Hi Guys, I am going to put a new Bow String and Buss Cables on my Hoyt Easton Legacy Bow.It is about a 44 1/2 inch ATA Finger Shooter Bow.It has Hoyt Energy Wheels I guess they were called at that time.I am going to have it made by Ron at extremebowsrings.com If you were me would you go with the Static Buss Cables or The Floating Yoke Buss Cable ? I am told that 9 out of ten sold are Static Buss Cables because if timing is an issue 2-4 twist on the Cables can fix it or help I am no Bow Technician.However I do not think Timing would be to much of an issue on this Bow because it is a Wheel Bow.The Floating Yoke has 14 or 18 to 20 strands I forget and is a more durable Buss.It costs only 5.00 more.However Ron told me he would go with the Static if he had to choose because they are simpler and easier to tune if needed.They just have about 8-10 strands of string.But it makes the Bow a tad faster.I just wonder what the Bow probably came with originally.Which Buss would you guys go with on this particular Bow ? Thanks for your input and help.


----------



## ia bhtr (May 22, 2002)

luvtohunt16 said:


> Hi Guys, I am going to put a new Bow String and Buss Cables on my Hoyt Easton Legacy Bow.It is about a 44 1/2 inch ATA Finger Shooter Bow.It has Hoyt Energy Wheels I guess they were called at that time.I am going to have it made by Ron at extremebowsrings.com If you were me would you go with the Static Buss Cables or The Floating Yoke Buss Cable ? I am told that 9 out of ten sold are Static Buss Cables because if timing is an issue 2-4 twist on the Cables can fix it or help I am no Bow Technician.However I do not think Timing would be to much of an issue on this Bow because it is a Wheel Bow.The Floating Yoke has 14 or 18 to 20 strands I forget and is a more durable Buss.It costs only 5.00 more.However Ron told me he would go with the Static if he had to choose because they are simpler and easier to tune if needed.They just have about 8-10 strands of string.But it makes the Bow a tad faster.I just wonder what the Bow probably came with originally.Which Buss would you guys go with on this particular Bow ? Thanks for your input and help.

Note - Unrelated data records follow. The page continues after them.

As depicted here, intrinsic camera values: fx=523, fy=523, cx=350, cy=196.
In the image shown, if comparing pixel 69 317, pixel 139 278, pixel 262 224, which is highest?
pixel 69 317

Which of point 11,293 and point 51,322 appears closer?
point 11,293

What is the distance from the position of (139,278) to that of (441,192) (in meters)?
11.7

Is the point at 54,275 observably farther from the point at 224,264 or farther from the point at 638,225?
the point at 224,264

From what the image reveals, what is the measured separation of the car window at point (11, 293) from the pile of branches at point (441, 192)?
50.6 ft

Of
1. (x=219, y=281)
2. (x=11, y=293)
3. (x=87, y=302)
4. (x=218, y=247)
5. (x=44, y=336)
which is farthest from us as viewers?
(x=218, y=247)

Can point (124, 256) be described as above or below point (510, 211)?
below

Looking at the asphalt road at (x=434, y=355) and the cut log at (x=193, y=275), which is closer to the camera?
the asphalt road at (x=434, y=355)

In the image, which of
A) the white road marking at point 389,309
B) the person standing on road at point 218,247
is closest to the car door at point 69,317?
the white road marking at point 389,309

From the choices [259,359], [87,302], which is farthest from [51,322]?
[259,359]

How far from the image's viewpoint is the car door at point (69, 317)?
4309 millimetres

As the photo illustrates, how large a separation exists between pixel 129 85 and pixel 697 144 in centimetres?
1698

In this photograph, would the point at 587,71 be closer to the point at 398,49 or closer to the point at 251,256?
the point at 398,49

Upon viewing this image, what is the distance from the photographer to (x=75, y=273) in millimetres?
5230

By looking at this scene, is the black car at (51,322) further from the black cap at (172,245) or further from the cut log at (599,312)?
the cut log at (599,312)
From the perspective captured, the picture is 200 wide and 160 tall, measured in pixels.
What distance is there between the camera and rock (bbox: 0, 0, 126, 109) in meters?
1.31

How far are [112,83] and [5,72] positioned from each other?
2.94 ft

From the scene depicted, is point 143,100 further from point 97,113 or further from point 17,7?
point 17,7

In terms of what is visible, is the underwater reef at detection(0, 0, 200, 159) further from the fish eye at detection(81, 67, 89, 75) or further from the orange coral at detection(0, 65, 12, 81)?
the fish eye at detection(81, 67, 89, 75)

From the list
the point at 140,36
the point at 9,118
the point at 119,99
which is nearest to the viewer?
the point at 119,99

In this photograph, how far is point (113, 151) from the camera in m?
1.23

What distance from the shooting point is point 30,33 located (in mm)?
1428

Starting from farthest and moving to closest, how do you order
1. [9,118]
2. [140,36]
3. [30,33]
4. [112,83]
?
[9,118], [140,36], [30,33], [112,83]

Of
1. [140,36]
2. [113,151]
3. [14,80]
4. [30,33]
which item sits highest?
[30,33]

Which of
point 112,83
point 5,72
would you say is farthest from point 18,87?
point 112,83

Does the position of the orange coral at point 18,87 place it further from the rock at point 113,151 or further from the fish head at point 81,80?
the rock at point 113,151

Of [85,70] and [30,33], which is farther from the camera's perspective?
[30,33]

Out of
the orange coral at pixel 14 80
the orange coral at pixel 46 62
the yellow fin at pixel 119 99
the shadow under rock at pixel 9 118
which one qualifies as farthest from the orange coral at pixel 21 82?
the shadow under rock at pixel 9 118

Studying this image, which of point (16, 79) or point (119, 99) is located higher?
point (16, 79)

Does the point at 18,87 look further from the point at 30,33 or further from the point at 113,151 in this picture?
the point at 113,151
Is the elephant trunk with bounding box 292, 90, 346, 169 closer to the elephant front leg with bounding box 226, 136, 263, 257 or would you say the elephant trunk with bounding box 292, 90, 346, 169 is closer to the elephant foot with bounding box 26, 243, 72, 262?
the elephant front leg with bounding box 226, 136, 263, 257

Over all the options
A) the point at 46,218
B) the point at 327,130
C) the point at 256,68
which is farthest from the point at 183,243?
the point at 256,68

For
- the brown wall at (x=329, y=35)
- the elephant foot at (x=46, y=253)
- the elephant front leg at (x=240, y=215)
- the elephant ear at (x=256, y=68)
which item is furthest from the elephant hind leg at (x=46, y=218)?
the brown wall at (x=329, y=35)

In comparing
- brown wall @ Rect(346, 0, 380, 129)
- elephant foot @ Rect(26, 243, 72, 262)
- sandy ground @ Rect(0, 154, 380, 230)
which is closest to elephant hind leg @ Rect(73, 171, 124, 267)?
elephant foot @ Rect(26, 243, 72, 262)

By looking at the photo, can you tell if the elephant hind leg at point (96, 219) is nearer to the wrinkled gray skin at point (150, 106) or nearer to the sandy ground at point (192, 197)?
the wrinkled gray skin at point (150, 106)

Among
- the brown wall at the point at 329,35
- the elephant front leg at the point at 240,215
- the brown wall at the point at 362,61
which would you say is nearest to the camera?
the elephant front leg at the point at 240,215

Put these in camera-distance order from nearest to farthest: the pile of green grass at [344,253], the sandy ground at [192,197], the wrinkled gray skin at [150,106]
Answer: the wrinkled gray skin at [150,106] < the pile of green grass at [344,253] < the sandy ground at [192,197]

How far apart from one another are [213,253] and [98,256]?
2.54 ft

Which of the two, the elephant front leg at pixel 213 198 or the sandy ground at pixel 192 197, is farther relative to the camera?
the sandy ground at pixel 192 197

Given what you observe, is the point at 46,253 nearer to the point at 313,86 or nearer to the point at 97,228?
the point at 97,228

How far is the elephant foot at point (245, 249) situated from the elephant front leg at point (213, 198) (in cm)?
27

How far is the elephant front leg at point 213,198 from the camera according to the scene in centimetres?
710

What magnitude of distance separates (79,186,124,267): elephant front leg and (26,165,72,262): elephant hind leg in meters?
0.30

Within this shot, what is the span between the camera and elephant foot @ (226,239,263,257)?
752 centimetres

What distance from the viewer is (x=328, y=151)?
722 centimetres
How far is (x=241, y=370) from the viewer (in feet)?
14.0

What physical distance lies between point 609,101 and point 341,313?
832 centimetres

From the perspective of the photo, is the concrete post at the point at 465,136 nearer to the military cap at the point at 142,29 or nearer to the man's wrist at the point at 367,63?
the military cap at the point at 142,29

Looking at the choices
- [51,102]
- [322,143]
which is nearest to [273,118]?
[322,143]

Hi 16 , I would stay with the majority and go with the static yoke , you are correct in the fact that on your bow it mite not be that big of factor , BUT , its nice to have the xtra tuneability , just in case  if nothing else it gives you the ability to work on cam lean ..... which you wont have much of with that bow


----------



## 2fingers (Feb 2, 2006)

Just a heads up its not how the cam sits at rest its how the cam is at full draw.


----------



## bowhunter1680 (Sep 19, 2009)

*Thanks Guys !*

Thanks guys, I really appreciate the feedback.I have go my string ordered and on it's way.I just received an e-mail from Ron at extremebowstrings.Whether right or wrong I ordered the Static.Well I am going to close this thread out.Once again I appreciate the help.bowhunter1680


----------